Paul Romer, em 1986, desenvolveu um modelo em que diz que o crescimento da produtividade do trabalho não tem limite, dado que o aumento do conhecimento humano tampouco é limitado. [Ver para crer; até agora parece que isto é verdade e o dia que a produtividade estancar, o capitalismo quebra, de acordo com a lei do valor, essas coisas]
De qualquer modo, coloca-se a pergunta: Os Estados Unidos perderam a liderança na geração de novas tecnologias? E a resposta é de Nelson e Wright (1992]: a internacionalização da economia reduziu a importância dos sistemas nacionais de inovação, pois a tecnologia de ponta é hoje disponível a todos os países do mundo.
Mas que dizer da hipótese da convergência?

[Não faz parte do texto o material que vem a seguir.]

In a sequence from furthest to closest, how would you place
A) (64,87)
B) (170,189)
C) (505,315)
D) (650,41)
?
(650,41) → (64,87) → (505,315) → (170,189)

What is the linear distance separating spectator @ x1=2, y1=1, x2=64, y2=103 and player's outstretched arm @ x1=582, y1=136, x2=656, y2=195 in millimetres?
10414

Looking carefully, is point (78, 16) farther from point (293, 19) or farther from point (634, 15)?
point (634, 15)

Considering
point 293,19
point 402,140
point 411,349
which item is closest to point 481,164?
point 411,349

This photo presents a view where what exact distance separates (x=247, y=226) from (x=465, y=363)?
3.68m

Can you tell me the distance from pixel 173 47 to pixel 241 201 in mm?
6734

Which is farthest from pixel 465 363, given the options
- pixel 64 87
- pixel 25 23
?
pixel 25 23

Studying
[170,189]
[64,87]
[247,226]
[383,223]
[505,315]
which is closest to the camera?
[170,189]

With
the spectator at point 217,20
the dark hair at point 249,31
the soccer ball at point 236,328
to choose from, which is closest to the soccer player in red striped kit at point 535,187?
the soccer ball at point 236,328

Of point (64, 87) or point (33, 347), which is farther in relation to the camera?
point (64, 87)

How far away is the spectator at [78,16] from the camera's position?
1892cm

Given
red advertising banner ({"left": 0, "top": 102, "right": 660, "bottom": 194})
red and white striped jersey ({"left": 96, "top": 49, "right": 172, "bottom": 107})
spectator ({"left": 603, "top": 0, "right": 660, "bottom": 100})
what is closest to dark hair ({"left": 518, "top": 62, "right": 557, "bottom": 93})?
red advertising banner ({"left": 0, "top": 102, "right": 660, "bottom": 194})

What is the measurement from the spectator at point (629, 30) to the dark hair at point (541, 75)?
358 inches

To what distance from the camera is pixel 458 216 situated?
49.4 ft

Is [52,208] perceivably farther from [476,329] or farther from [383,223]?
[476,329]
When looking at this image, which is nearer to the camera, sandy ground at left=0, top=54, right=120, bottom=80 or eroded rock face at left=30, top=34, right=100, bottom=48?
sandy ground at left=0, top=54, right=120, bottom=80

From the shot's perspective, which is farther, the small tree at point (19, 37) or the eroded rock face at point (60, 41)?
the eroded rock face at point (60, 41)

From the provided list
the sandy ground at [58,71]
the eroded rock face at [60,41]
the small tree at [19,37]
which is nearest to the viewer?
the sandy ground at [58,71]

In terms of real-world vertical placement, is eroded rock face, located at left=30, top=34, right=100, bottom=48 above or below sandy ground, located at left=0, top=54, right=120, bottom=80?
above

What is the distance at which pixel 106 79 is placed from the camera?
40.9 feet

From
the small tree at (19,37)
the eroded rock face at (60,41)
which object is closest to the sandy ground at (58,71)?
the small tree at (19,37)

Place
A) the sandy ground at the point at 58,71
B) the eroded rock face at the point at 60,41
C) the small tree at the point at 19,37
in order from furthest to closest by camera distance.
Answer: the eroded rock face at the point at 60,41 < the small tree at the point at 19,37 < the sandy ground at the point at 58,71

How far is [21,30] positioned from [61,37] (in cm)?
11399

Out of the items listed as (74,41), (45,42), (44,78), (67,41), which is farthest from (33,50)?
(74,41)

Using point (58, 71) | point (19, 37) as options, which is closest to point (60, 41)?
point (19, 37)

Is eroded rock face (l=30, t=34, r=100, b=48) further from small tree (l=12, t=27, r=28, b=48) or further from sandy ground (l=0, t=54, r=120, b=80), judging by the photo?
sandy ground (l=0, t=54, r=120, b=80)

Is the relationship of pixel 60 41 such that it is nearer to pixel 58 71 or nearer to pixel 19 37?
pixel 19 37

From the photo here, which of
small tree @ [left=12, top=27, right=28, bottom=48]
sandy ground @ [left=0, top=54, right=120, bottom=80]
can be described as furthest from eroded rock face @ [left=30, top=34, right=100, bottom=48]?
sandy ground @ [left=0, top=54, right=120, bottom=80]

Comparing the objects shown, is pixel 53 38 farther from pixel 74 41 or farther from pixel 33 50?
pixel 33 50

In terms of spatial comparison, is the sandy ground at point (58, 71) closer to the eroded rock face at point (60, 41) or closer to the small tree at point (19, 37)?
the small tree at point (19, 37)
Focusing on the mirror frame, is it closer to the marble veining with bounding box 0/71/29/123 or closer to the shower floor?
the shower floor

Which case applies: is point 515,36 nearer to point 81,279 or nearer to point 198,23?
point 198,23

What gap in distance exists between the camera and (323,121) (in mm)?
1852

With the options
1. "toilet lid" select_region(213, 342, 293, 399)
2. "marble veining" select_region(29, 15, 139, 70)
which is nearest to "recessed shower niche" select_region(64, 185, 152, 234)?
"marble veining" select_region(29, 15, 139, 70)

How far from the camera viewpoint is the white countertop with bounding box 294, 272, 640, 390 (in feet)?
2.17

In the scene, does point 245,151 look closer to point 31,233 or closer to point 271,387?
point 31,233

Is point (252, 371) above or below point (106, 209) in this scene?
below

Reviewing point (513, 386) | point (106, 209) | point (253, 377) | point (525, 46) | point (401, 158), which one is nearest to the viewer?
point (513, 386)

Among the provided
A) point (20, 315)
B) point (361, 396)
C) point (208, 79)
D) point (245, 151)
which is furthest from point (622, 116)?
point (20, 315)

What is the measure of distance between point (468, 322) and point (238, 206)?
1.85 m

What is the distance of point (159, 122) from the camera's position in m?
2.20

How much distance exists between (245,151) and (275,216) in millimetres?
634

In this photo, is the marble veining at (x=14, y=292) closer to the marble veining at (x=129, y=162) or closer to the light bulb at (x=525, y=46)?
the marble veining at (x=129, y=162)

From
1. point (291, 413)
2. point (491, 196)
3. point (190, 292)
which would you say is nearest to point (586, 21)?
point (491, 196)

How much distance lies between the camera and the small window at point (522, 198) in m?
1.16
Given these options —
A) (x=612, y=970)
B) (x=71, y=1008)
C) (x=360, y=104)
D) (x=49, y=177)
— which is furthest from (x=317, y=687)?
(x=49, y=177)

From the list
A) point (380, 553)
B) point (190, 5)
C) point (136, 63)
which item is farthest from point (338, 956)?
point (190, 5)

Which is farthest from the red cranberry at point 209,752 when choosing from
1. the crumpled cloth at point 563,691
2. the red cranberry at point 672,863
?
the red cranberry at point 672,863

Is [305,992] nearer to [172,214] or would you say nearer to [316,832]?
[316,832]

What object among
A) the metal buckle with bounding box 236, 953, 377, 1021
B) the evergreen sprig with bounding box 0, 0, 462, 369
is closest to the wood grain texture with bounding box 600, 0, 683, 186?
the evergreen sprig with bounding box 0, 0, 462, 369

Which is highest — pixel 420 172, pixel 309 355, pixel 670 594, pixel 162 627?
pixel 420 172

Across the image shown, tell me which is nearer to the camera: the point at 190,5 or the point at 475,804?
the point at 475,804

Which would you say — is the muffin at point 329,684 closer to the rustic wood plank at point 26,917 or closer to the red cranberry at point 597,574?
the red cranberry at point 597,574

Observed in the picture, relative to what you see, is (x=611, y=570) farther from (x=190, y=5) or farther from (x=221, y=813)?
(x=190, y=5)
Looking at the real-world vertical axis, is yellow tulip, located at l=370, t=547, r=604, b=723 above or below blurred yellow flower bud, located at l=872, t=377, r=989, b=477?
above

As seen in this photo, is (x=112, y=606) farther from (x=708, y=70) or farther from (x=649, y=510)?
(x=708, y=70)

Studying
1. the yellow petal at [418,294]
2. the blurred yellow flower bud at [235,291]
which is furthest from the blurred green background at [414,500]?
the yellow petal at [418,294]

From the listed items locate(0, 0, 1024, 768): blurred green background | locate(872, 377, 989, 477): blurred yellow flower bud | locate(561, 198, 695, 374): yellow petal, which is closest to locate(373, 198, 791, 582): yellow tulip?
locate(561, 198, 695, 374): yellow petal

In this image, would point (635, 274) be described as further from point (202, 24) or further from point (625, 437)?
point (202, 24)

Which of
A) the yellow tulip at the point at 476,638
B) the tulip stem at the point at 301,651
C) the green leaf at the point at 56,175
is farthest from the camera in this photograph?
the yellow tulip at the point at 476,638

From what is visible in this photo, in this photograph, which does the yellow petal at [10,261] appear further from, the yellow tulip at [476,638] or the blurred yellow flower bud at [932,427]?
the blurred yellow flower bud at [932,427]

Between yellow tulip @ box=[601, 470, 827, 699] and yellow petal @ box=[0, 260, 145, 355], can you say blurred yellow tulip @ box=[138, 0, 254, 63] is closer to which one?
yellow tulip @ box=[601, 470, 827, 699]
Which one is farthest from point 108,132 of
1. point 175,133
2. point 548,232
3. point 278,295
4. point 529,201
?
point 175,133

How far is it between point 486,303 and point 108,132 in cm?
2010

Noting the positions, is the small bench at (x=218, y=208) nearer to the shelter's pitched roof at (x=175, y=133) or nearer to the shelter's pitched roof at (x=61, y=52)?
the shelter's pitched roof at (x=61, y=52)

Desenhei no quadro-negro [era assim naqueles tempos] a estilização de um gráfico cartesiano, associando, no eixo dos xx, a produtividade do trabalho medida em homens por hora e, no eixo vertical, o dos yy, a taxa de crescimento da economia. Meu desenho no quadro-negro estiliza uma correlação linear com valores decrescentes para, respectivamente, Japão, Suécia, França, Alemanha, Itália, Estados Unidos, Reino Unido, Austrália. Que diz isto? Quanto maior a produtividade em 1870 (ergo século XIX), menos foi o crescimento econômico. Pura convergência! Os autores mostram a equação
g = 5,25 - 0,75 ln Y1870, com r² de 0,88. [Olhando agora, acho que eu disse uma bobagem na aula, se é que não foram esses autores. Disse eu que, deslogaritmando, teríamos g = 190,6 * Y^-0,75. Parece-me agora que eu deveria ter dito g^e, não é isto?]
F. CONVERGÊNCIA SETORIAL
Na visão de Dollar e Wolf, outra grande questão é saber se os movimentos da produtividade agregada têm origem em divergências ou convergências setoriais.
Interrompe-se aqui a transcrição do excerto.